We use the Parallel Task library to launch the first 3 functions and have them run in parallel; then, wait until each of the first 3 complete before executing the 4th Activity Function.

Listing 5 shows this code in our Durable Orchestration function.

    public static class DurableFunction1 
    { 
        [FunctionName("DurableFunction1")] 
         public static async Task<IActionResult> Run( 
            [OrchestrationTrigger] DurableOrchestrationContext ctx, 
            ILogger log) 
        { 
            var msg = "Durable Function: "; 
            var parallelTasks = new List<Task<string>>(); 
             Task<string> task1 = ctx.CallActivityAsync<string>("Function1", msg); 
            parallelTasks.Add(task1); 
            Task<string> task2 = ctx.CallActivityAsync<string>("Function2", msg); 
            parallelTasks.Add(task2); 
            Task<string> task3 = ctx.CallActivityAsync<string>("Function3", msg); 
             parallelTasks.Add(task3);

            await Task.WhenAll(parallelTasks);

            // All 3 Activity functions finished 
            msg = task1.Result + "\n\r" + task2.Result + "\n\r" + task3.Result;

            // Use LogWarning, so it shows up in Yellow, making it easier to spot 
            log.LogWarning($"All 3 Activity functions completed for orchestration {ctx.InstanceId}!");

            msg = await ctx.CallActivityAsync<string>("Function4", msg); 
            log.LogWarning(msg);

            return new OkObjectResult(msg); 
        } 
    }
  

Listing 5

We create a new List of Tasks and add each activity to that list:

var msg = "Durable Function: ";
var parallelTasks = new List<Task<string>>();
Task<string> task1 = ctx.CallActivityAsync<string>("Function1", msg);
parallelTasks.Add(task1);
Task<string> task2 = ctx.CallActivityAsync<string>("Function2", msg);
parallelTasks.Add(task2);
Task<string> task3 = ctx.CallActivityAsync<string>("Function3", msg);
parallelTasks.Add(task3);

The following line tells the system to wait until all 3 tasks in that list are completed.

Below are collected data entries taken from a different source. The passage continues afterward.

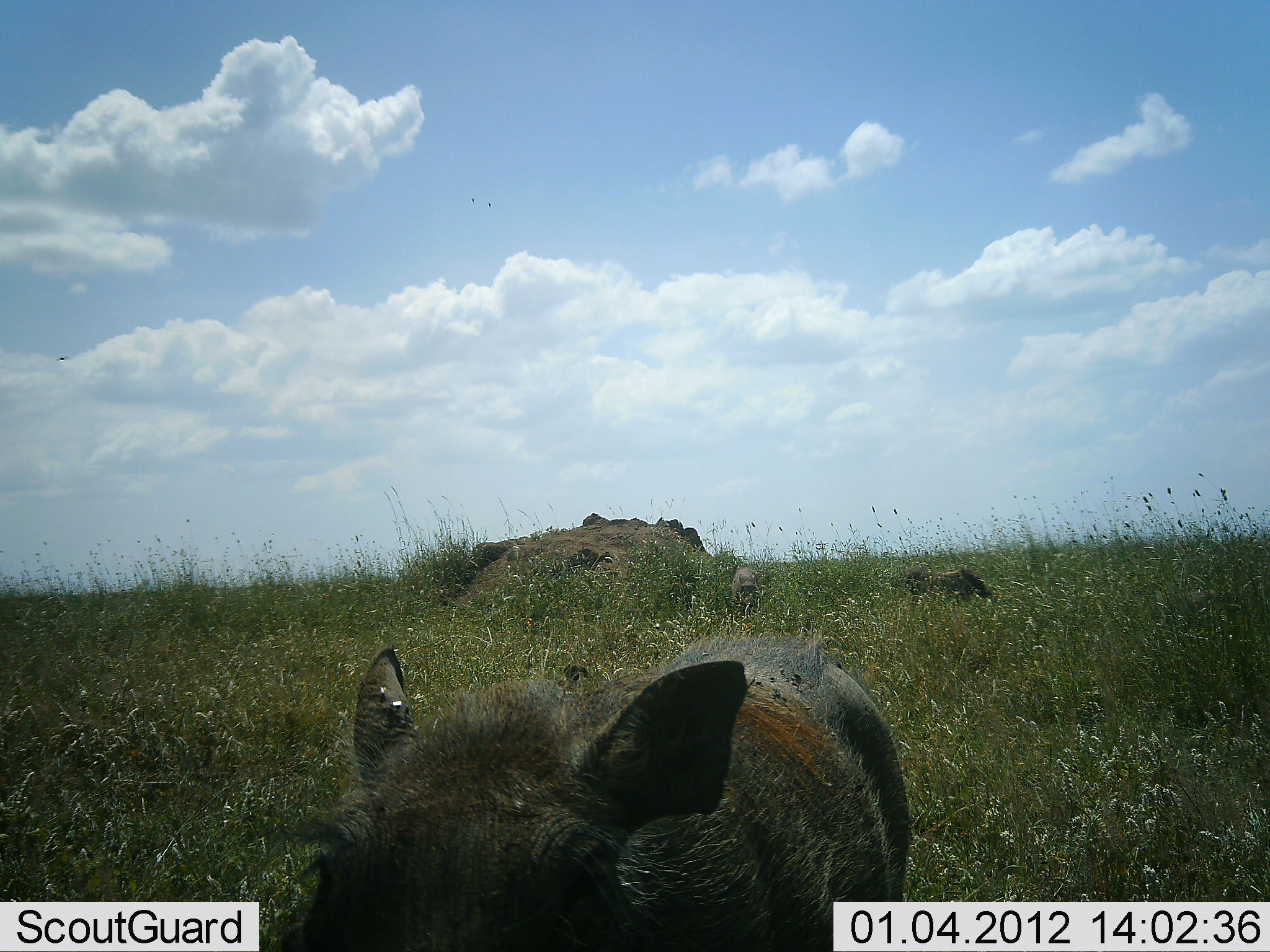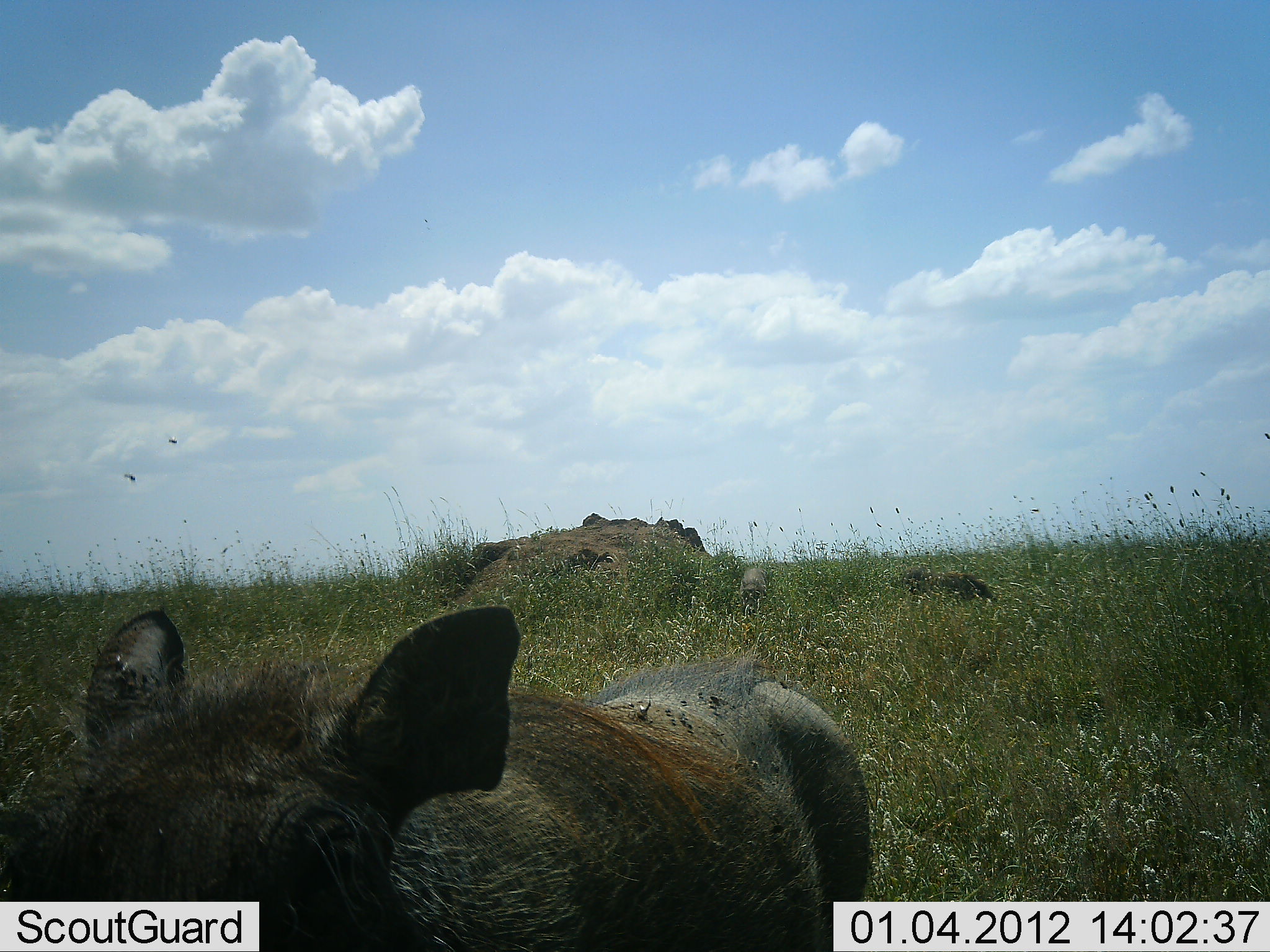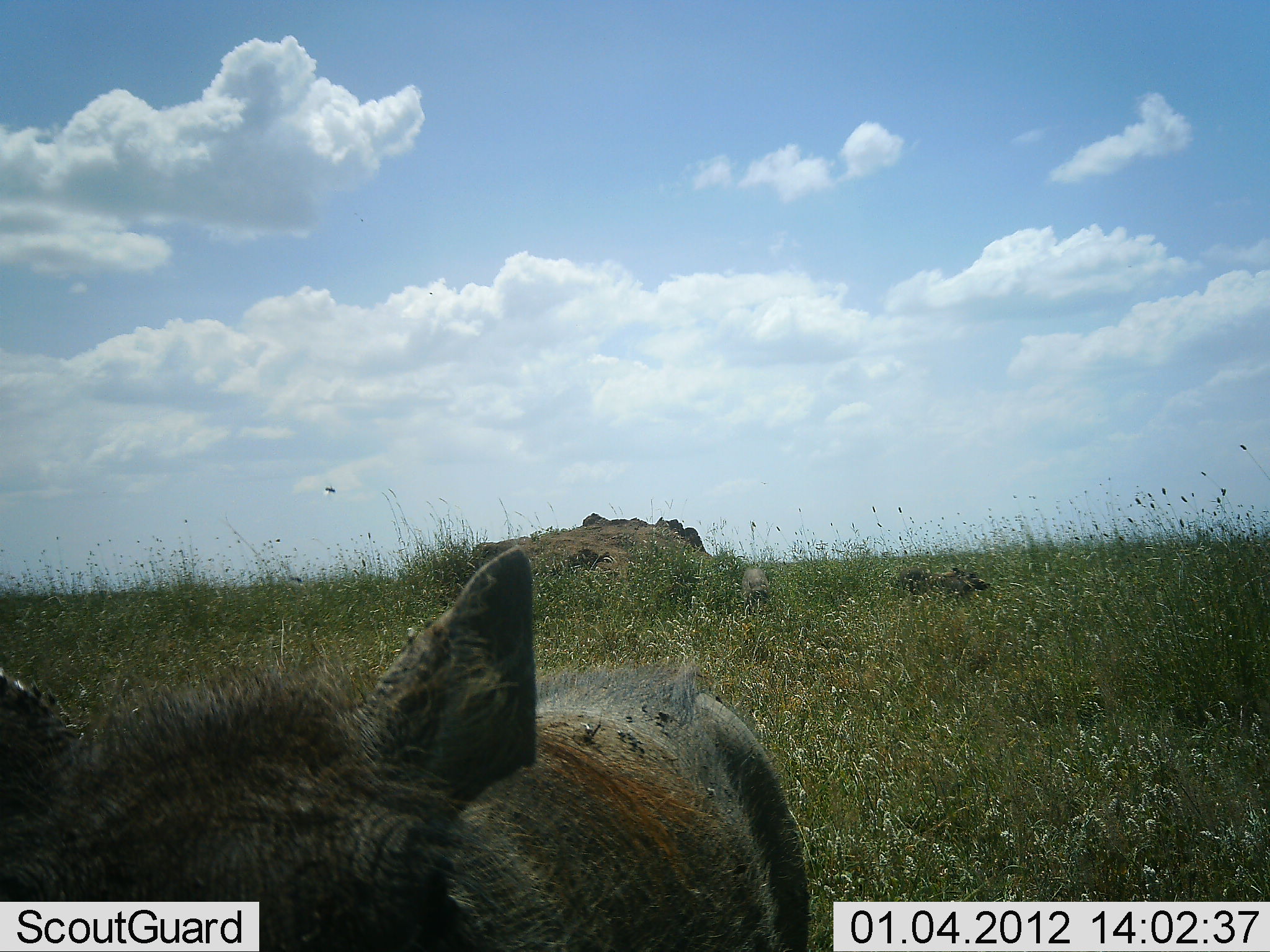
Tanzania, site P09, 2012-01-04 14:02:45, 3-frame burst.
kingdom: Animalia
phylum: Chordata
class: Mammalia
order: Artiodactyla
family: Suidae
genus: Phacochoerus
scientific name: Phacochoerus africanus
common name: warthog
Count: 3.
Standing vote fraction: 45%.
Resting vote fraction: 18%.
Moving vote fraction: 55%.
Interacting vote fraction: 18%.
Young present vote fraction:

await Task.WhenAll(parallelTasks);

When all 3 tasks complete, we resume the program flow, calling the 4th Activity and logging the output:

log.LogWarning($"All 3 Activity functions completed for orchestration {ctx.InstanceId}!");
msg = await ctx.CallActivityAsync<string>("Function4", msg);
log.LogWarning(msg);

As in the previous article, we launch this Durable Orchestration Function with a starter function (in this case a function with an HTTP trigger), as shown in Listing 6 below.

    public static class StarterFunction1 
    { 
        [FunctionName("StarterFunction1")] 
        public static async Task<HttpResponseMessage> Run( 
            [HttpTrigger(AuthorizationLevel.Function, "get", "post", Route = null)] 
            HttpRequestMessage req, 
            [OrchestrationClient] DurableOrchestrationClient starter, 
            TraceWriter log) 
        { 
             log.Info("About to start orchestration");

            var orchestrationId = await starter.StartNewAsync("DurableFunction1", log); 
            return starter.CreateCheckStatusResponse(req, orchestrationId); 
        } 
    }
  

Testing the Orchestration

We can test this orchestration by running the solution, which displays the HTTP Trigger URL, as shown in Fig. 3

PD003-StartFunction
Fig. 3

We can then open a browser, type the HTTP Trigger URL in the address bar, and press [ENTER] to trigger the function, as shown in Fig. 4

PD004-TriggerFunction
Fig. 4

Switch back to the function output to view the messages as they scroll past. You should see output from each of the first 3 functions (although not necessarily in the order called), followed by a message indicating the first 3 are complete; then output from Function 4. This is shown in Fig. 5.

PD005-FinalOutput
Fig. 5

You can view this project under “Durable Functions” in this GitHub repository.

In this article, I showed how to create a Durable Orchestration Function that launches activity functions that run in parallel.